Vineyard regeneration, Canada. Redesign of a 4-hectare vineyard integrated with native flora inside a 200-hectare nature reserve, to rebuild biodiversity and soil function. Featured in the documentary Otherwise: Living in Harmony, episode 5, “Regenerative systems.”
Crop transition, La Réunion. Support for farmers moving from sugarcane monoculture toward diversified polyculture, building several income streams instead of one.
Field-worker cooperation, Okanagan Valley. Creation and coordination of a multicultural union of orchard and vineyard workers, organised around fair conditions and shared skill.
Ecological hotel, León, Nicaragua. Construction of a low-impact hotel tied to a local circular economy and high-value food processing.
Rural revival, Alta Garrotxa. Support for the repopulation and development of mountain communities, including the conversion of a thousand-year-old masia into a collective farm and forest learning platform.
Teaching. Agroecology and permaculture courses in France, Spain, Honduras, and Madagascar.

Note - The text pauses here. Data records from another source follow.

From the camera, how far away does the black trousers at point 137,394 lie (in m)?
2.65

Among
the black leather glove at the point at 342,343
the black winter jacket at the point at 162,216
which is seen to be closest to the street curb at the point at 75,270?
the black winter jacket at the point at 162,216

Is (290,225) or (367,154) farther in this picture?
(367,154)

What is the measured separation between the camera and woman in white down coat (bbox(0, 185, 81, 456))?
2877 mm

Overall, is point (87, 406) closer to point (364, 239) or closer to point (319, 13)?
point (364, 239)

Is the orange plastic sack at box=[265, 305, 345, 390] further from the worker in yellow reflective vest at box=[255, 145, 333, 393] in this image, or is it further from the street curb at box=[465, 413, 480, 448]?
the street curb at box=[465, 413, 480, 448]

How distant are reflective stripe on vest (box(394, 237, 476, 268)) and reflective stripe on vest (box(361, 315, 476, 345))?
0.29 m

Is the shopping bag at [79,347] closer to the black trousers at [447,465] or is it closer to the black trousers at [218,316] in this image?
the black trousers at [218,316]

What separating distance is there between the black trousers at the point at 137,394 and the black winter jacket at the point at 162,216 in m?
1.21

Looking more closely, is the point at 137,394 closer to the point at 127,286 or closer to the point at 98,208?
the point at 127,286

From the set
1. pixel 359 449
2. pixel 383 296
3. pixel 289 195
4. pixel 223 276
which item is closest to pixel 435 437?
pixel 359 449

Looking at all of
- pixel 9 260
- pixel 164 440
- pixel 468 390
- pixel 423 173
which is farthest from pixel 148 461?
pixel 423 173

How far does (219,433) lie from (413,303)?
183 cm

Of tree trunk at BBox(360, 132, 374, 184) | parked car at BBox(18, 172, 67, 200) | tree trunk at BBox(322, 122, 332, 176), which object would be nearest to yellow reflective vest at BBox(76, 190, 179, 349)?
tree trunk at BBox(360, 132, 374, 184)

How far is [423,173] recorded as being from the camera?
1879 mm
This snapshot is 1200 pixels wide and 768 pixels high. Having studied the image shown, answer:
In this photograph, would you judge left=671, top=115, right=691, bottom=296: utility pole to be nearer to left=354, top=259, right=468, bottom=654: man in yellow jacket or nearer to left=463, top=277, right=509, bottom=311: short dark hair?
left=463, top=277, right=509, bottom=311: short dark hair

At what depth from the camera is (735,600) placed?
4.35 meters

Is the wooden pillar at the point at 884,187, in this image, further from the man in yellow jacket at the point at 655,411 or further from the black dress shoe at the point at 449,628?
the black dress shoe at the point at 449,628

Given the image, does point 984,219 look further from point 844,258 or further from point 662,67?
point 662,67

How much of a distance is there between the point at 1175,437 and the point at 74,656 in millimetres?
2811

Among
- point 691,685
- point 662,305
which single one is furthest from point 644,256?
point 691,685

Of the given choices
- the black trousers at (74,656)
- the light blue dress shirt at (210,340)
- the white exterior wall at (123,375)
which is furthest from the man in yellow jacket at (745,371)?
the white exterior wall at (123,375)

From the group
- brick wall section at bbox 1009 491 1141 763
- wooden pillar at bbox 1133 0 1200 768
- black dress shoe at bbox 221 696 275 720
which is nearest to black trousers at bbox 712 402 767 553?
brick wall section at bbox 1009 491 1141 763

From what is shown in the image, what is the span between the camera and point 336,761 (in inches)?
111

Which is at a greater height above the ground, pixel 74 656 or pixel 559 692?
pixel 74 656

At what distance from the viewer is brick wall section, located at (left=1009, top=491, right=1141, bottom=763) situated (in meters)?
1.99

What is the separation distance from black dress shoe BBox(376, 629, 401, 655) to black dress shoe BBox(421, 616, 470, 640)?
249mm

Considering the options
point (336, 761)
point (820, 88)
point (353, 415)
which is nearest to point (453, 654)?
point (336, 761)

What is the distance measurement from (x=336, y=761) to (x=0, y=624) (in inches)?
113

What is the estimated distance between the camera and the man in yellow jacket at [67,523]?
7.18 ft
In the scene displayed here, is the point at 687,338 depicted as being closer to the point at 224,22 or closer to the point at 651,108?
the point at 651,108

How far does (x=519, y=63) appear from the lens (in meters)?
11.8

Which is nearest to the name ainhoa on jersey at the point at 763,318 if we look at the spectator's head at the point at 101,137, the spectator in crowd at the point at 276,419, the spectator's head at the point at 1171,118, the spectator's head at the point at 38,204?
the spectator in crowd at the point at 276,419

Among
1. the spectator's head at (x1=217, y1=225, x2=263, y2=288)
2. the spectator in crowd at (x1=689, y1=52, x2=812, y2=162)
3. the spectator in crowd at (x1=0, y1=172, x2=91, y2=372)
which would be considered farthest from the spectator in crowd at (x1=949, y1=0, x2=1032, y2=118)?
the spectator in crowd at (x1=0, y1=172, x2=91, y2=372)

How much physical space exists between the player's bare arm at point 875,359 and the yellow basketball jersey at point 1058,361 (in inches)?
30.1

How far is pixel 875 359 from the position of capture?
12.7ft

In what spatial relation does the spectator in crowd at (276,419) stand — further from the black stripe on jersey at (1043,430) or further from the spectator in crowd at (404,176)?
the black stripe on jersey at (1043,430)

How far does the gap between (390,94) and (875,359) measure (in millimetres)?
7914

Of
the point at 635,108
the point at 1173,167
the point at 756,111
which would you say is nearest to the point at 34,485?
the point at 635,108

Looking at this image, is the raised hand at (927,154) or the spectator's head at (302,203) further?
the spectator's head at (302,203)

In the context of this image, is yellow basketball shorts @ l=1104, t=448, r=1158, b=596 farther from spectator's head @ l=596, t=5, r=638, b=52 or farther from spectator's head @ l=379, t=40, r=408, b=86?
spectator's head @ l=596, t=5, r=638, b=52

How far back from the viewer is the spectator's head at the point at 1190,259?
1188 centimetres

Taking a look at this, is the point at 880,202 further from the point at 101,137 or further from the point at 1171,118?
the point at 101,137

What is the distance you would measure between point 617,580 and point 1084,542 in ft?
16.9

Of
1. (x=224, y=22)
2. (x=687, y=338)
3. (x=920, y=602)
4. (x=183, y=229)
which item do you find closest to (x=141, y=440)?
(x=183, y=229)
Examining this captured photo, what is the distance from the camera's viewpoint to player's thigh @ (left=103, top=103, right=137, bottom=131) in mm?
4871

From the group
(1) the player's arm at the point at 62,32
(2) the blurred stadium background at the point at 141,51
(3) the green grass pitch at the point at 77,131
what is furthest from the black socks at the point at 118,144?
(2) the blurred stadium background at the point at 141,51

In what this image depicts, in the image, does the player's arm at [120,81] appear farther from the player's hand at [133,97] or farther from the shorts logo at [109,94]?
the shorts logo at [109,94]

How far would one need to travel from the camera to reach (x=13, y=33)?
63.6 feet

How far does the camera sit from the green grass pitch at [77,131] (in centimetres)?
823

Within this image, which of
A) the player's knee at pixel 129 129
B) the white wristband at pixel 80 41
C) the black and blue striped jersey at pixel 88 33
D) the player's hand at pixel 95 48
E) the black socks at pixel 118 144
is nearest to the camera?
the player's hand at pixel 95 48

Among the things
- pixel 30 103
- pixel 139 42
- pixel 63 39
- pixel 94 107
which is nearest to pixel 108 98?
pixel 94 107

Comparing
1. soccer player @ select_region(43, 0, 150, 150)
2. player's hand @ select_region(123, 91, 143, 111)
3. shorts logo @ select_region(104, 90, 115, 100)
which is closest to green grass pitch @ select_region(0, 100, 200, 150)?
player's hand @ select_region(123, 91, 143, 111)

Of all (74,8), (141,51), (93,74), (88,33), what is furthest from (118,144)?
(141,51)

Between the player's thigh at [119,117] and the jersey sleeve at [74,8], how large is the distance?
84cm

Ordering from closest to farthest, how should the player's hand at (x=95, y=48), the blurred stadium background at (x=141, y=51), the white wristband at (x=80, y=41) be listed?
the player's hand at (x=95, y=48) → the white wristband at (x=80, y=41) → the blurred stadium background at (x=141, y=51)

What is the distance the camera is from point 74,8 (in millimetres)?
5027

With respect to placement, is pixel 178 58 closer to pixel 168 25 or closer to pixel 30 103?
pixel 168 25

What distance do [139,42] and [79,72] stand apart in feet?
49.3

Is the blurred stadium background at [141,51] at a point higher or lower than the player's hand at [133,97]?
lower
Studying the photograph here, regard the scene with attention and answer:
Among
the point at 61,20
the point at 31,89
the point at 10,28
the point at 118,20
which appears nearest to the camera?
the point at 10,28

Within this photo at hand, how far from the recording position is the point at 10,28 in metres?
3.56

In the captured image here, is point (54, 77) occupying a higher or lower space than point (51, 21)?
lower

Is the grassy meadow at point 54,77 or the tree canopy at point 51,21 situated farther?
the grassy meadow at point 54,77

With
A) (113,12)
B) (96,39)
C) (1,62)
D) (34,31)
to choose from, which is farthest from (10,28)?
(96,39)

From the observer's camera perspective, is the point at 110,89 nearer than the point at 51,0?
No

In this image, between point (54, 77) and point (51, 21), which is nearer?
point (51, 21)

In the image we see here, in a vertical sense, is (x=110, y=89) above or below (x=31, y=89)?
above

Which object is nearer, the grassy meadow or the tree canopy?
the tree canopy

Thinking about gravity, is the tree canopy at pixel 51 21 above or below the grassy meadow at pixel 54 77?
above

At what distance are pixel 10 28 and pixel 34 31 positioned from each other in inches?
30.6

Based in the Empordà and Garrotxa, AGECO supports vineyards, olive groves, orchards, and agricultural estates as they move toward more resilient, autonomous, and profitable systems.
The work combines agroecology and permaculture design : soil and tree care, water management, species selection, and phased implementation a landowner can follow season by season.
AGECO does not sell a single template. Every design depends on the context of the land and the people working it. The aim is straightforward : leave the soil, the farm, and the people in better shape than we found them, with a system that pays for itself and generate long term stable income.